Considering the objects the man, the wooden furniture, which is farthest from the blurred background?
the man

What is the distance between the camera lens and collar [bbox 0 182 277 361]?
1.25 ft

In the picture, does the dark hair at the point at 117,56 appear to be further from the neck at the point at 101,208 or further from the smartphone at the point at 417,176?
.....
▸ **STATED PROBLEM**
Edit every item above by changing each "further from" to "farther from", keeping all other text the same, and output the full result.

▸ **SOLUTION FOR THIS PROBLEM**
Considering the objects the man, the wooden furniture, which is farthest from the blurred background?
the man

What is the distance between the camera lens and collar [bbox 0 182 277 361]?
1.25 ft

In the picture, does the dark hair at the point at 117,56 appear to be farther from the neck at the point at 101,208 or farther from the smartphone at the point at 417,176?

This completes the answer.